Literary reviews by Tim Love.
Warning: Rather than reviews, these are often notes in preparation for reviews that were never finished, or pleas for help with understanding pieces. See Litref Reviews - a rationale for details.

Sunday 2 December 2012

"Bel Canto" by Ann Patchett (Fourth Estate, 2002)

Some people are held captive in an isolated house by terrorists. 3 woman, many men. People from several countries, one translator. A famous singer and some music lovers. Music, chess and love conquer the language divides. They have time to decide what they want from life.

"I thought we would be dead by now, or if not dead then regularly begging for our lives, but instead I sit and I consider opera" (p.174)

Gen, the multi-language translator, is granted the most insights

  • The personal feelings of the translator were not the question here. It was not Gen's business to edit the conversation. It was hardly his business to listen at all.
  • Every day when she sang he felt deeply moved, but he did not love her (p.219)
  • This is why it felt like, to be a man with a woman. This was the Gen had missed in all the translation of language (p.250)

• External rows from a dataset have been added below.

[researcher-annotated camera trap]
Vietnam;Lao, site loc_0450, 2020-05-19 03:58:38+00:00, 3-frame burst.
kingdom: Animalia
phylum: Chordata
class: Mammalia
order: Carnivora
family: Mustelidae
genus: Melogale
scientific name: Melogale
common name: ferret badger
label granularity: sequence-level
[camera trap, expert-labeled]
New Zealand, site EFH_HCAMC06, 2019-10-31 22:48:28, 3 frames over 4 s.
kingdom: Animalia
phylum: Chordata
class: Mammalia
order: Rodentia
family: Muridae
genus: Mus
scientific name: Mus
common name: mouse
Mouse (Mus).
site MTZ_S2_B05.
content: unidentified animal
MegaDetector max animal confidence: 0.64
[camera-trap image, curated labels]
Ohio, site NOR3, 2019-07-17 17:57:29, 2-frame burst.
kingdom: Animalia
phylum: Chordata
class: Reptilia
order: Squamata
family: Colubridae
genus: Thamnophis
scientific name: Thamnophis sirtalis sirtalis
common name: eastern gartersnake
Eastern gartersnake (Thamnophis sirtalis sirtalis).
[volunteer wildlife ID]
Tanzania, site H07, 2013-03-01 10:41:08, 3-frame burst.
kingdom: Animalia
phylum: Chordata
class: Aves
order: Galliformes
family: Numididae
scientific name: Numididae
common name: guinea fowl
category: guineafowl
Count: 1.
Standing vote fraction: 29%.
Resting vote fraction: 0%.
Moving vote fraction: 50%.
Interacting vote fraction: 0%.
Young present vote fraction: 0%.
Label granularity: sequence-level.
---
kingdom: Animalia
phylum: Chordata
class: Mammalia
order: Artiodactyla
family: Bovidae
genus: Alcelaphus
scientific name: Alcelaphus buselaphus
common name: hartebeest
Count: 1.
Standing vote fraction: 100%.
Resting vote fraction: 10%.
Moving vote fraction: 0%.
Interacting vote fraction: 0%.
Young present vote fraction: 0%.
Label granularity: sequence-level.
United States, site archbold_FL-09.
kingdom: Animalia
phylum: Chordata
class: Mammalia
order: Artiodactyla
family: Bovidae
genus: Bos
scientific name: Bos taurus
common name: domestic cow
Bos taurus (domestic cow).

"It's easier to love a woman when you can't understand a word she's saying," Roxane said (p.223)

For Cesar, one of the terrorists, music becomes sexualised. He learns to sing - When he forgot a line, Roxane Coss sang it in a surprising tenor voice: I asked the Gods for hills and springs; they listened to me at last. Then Cesar repeated the line. It was not unlike watching a calf rise up for the first time on spindly legs, at the same time awkward and beautiful (p.300). The repeated "time" is awkward.

I wondered at the end whether it needed to be over 300 pages.